ID:182710
 
Hey, I have a question for you guys. You know I was going to build a computer before, and I still am, but after reading up on SLI, I may want to re-think how I build my system so that I can use SLI.

What are your expierances with SLI, and how greatly does it effect performance?
Baladin wrote:
What are your expierances with SLI, and how greatly does it effect performance?

I've built probably 50 SLI setups, and probably close to 3x as many non-SLI setups.

In order to use SLI, you need a board with the nForce chipset. The nForce chipsets have, generally speaking, a much larger failure rate than other chipsets. Some of them undervolt the Northbridge or CPU or RAM or all 3, some of them die if you flash to the newest beta driver (780i chipset, ASUS P5N-T Deluxe) and some cause erratic behavior (Clicking optical drives and HDDs, failure to POST, BIOS resetting) even when they are set up correct and have been working for a day or two.

Out of the 50 or so SLI setups, less than half have been 'problem free', and almost none of them have worke with RAM not on their QVL (Qualified Vendor List).

As for performance boost from SLI itself, probably close to about 20 - 40% depending on the game. This is based off playing games (Crysis & BioShock), as well as 3DMark tests and BurnIn tests run over an extended period of time (Which had to be done on a few of the machines I've built, to make sure they're stable).

Add to this the fact that not a great deal of games even support SLI, and you're going to want to set *everything* in the BIOS manually and you better know what you're doing and have spare components to test with - And my personal verdict on SLI is as follows:

User friendliness: 0/10
Performance boost: 4/10
Failure rate: ~30% on systems where all components are made for SLI (SLI ready RAM, QVL components, etc); > 30% on systems where they aren't.

Worth it ? No. I work at a computer store where I assemble about 10 - 30 computers a week, by the way (Ranging from office machines with graphics cards integrated into the mobo, to gaming computers that cost $3000 - $6000). My co-workers and myself attend business meets at Intel, AMD, Antec, etc. and so we tend to have a pretty good insight into the market and what benefits lie where.

Don't go SLI - Get one solid graphics card (Wait for the 9800GTX and use that), a good motherboard (ASUS P5E, ASUS Maximus Formula are two very good bets) and some good RAM (Corsair is dodgy sometimes, and while it performs very well, we get a lot of Corsair which we send in as defective as well. Kingston HyperX RAM works really well, and you can easily OC the low-timing HyperX RAM (4-4-4-12, you can even get 3-3-3-9 timings if you want) to over 1100MHz if you've got the right setup.

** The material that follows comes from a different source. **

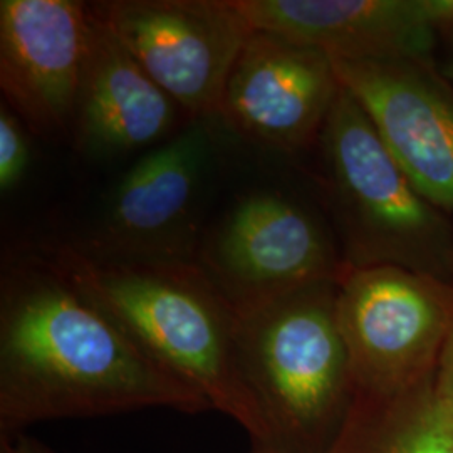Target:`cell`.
<instances>
[{"label":"cell","mask_w":453,"mask_h":453,"mask_svg":"<svg viewBox=\"0 0 453 453\" xmlns=\"http://www.w3.org/2000/svg\"><path fill=\"white\" fill-rule=\"evenodd\" d=\"M340 91L323 50L254 31L230 73L219 116L260 145L299 151L318 145Z\"/></svg>","instance_id":"11"},{"label":"cell","mask_w":453,"mask_h":453,"mask_svg":"<svg viewBox=\"0 0 453 453\" xmlns=\"http://www.w3.org/2000/svg\"><path fill=\"white\" fill-rule=\"evenodd\" d=\"M89 37V4L0 2V91L17 118L44 138L71 134Z\"/></svg>","instance_id":"10"},{"label":"cell","mask_w":453,"mask_h":453,"mask_svg":"<svg viewBox=\"0 0 453 453\" xmlns=\"http://www.w3.org/2000/svg\"><path fill=\"white\" fill-rule=\"evenodd\" d=\"M256 31L319 49L331 59L434 61L453 0H235Z\"/></svg>","instance_id":"12"},{"label":"cell","mask_w":453,"mask_h":453,"mask_svg":"<svg viewBox=\"0 0 453 453\" xmlns=\"http://www.w3.org/2000/svg\"><path fill=\"white\" fill-rule=\"evenodd\" d=\"M172 408L211 411L50 265L7 264L0 279V438L61 418Z\"/></svg>","instance_id":"1"},{"label":"cell","mask_w":453,"mask_h":453,"mask_svg":"<svg viewBox=\"0 0 453 453\" xmlns=\"http://www.w3.org/2000/svg\"><path fill=\"white\" fill-rule=\"evenodd\" d=\"M434 374L391 398L357 396L329 453H453V411L440 400Z\"/></svg>","instance_id":"14"},{"label":"cell","mask_w":453,"mask_h":453,"mask_svg":"<svg viewBox=\"0 0 453 453\" xmlns=\"http://www.w3.org/2000/svg\"><path fill=\"white\" fill-rule=\"evenodd\" d=\"M196 265L237 316L344 271L333 226L280 192L247 195L203 235Z\"/></svg>","instance_id":"7"},{"label":"cell","mask_w":453,"mask_h":453,"mask_svg":"<svg viewBox=\"0 0 453 453\" xmlns=\"http://www.w3.org/2000/svg\"><path fill=\"white\" fill-rule=\"evenodd\" d=\"M336 314L357 396L391 398L437 370L453 331V282L393 265H344Z\"/></svg>","instance_id":"5"},{"label":"cell","mask_w":453,"mask_h":453,"mask_svg":"<svg viewBox=\"0 0 453 453\" xmlns=\"http://www.w3.org/2000/svg\"><path fill=\"white\" fill-rule=\"evenodd\" d=\"M213 158L209 127L196 119L131 166L93 232L73 247L118 265L196 264L200 203Z\"/></svg>","instance_id":"6"},{"label":"cell","mask_w":453,"mask_h":453,"mask_svg":"<svg viewBox=\"0 0 453 453\" xmlns=\"http://www.w3.org/2000/svg\"><path fill=\"white\" fill-rule=\"evenodd\" d=\"M445 39V61L441 65V74L453 84V14L449 17V20L443 24L441 34Z\"/></svg>","instance_id":"18"},{"label":"cell","mask_w":453,"mask_h":453,"mask_svg":"<svg viewBox=\"0 0 453 453\" xmlns=\"http://www.w3.org/2000/svg\"><path fill=\"white\" fill-rule=\"evenodd\" d=\"M338 279L239 316L241 368L264 428L254 447L329 453L344 430L357 391L336 314Z\"/></svg>","instance_id":"3"},{"label":"cell","mask_w":453,"mask_h":453,"mask_svg":"<svg viewBox=\"0 0 453 453\" xmlns=\"http://www.w3.org/2000/svg\"><path fill=\"white\" fill-rule=\"evenodd\" d=\"M406 177L440 211L453 213V84L435 61L331 59Z\"/></svg>","instance_id":"9"},{"label":"cell","mask_w":453,"mask_h":453,"mask_svg":"<svg viewBox=\"0 0 453 453\" xmlns=\"http://www.w3.org/2000/svg\"><path fill=\"white\" fill-rule=\"evenodd\" d=\"M434 385L440 400L453 411V331L438 359Z\"/></svg>","instance_id":"16"},{"label":"cell","mask_w":453,"mask_h":453,"mask_svg":"<svg viewBox=\"0 0 453 453\" xmlns=\"http://www.w3.org/2000/svg\"><path fill=\"white\" fill-rule=\"evenodd\" d=\"M31 165V143L26 125L0 103V190L9 194L26 179Z\"/></svg>","instance_id":"15"},{"label":"cell","mask_w":453,"mask_h":453,"mask_svg":"<svg viewBox=\"0 0 453 453\" xmlns=\"http://www.w3.org/2000/svg\"><path fill=\"white\" fill-rule=\"evenodd\" d=\"M183 110L153 81L89 4V37L71 138L88 158L162 145Z\"/></svg>","instance_id":"13"},{"label":"cell","mask_w":453,"mask_h":453,"mask_svg":"<svg viewBox=\"0 0 453 453\" xmlns=\"http://www.w3.org/2000/svg\"><path fill=\"white\" fill-rule=\"evenodd\" d=\"M44 256L155 366L237 421L252 445L264 443L241 368L239 316L196 264H101L73 245Z\"/></svg>","instance_id":"2"},{"label":"cell","mask_w":453,"mask_h":453,"mask_svg":"<svg viewBox=\"0 0 453 453\" xmlns=\"http://www.w3.org/2000/svg\"><path fill=\"white\" fill-rule=\"evenodd\" d=\"M0 453H54L42 441L24 434L0 438Z\"/></svg>","instance_id":"17"},{"label":"cell","mask_w":453,"mask_h":453,"mask_svg":"<svg viewBox=\"0 0 453 453\" xmlns=\"http://www.w3.org/2000/svg\"><path fill=\"white\" fill-rule=\"evenodd\" d=\"M93 9L146 74L190 118L220 111L254 27L235 0H110Z\"/></svg>","instance_id":"8"},{"label":"cell","mask_w":453,"mask_h":453,"mask_svg":"<svg viewBox=\"0 0 453 453\" xmlns=\"http://www.w3.org/2000/svg\"><path fill=\"white\" fill-rule=\"evenodd\" d=\"M252 453H284L280 450H275L273 447H254L252 445Z\"/></svg>","instance_id":"19"},{"label":"cell","mask_w":453,"mask_h":453,"mask_svg":"<svg viewBox=\"0 0 453 453\" xmlns=\"http://www.w3.org/2000/svg\"><path fill=\"white\" fill-rule=\"evenodd\" d=\"M318 146L344 265H393L453 282L452 217L418 192L342 86Z\"/></svg>","instance_id":"4"}]
</instances>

If you want to throw money at performance, get one of the new Penryn CPU's with a 12MB cache and core-load-balancing support. The CPU actually OC's one/two cores if only one/two/three are in use, and turns off the remaining ones. It does this automagically, which is awesome.
In response to Alathon
Wow, thank you, that was VERY helpful.
In response to Baladin
And let me just take this moment to provide a less objective whine.

I hate SLI :(

I currently have a SLI machine setup in the workshop that looks as follows:

ASUS Striker II Formula
4x 1024MB Kingston HyperX Ultra-Low-Latency (3-3-3-9, 800MHz)
Soundblaster Fatal1ty X-FI
2x GeForce 8800GTS in SLI
3x Samsung 500GB Spinpoint 7200 SATAII
1x BluRay Drive (don't remember exact details)
1x ASUS 20x DVD-RW
Coolermaster Stacker case

The computer *used* to have an ASUS P5N-T Deluxe motherboard, and the HDD's *used* to be WD Raptor 150GB 10000RPM disks.

So far, we've sent *three* motherboards in as defective (3 P5N-T Deluxe), because they've died while setting this computer up and been unrecoverable. We've also had to replace the Raptor disks with more 'regular' disks, as they started clicking as soon as the computer even turned on. We've also replaced the PSU twice, tried with a different processor, replaced the DVD-RW drive twice and tried with an 8400GS graphics card. Nothing makes the computer work (CD-drive clicks, if more than one HDD is connected they all click constantly, IE explorer crashes going to www.nvidia.com off a 100% fresh Vista installation, programs fail to install correctly, etc).

Don't do SLI. And if you do, don't touch nForce 780i with a stick, or it will swallow you whole and eat your soul. I can't even imagine, if I was a private customer and I had bought these things and it just refused to work. This computer is priced at around $5000.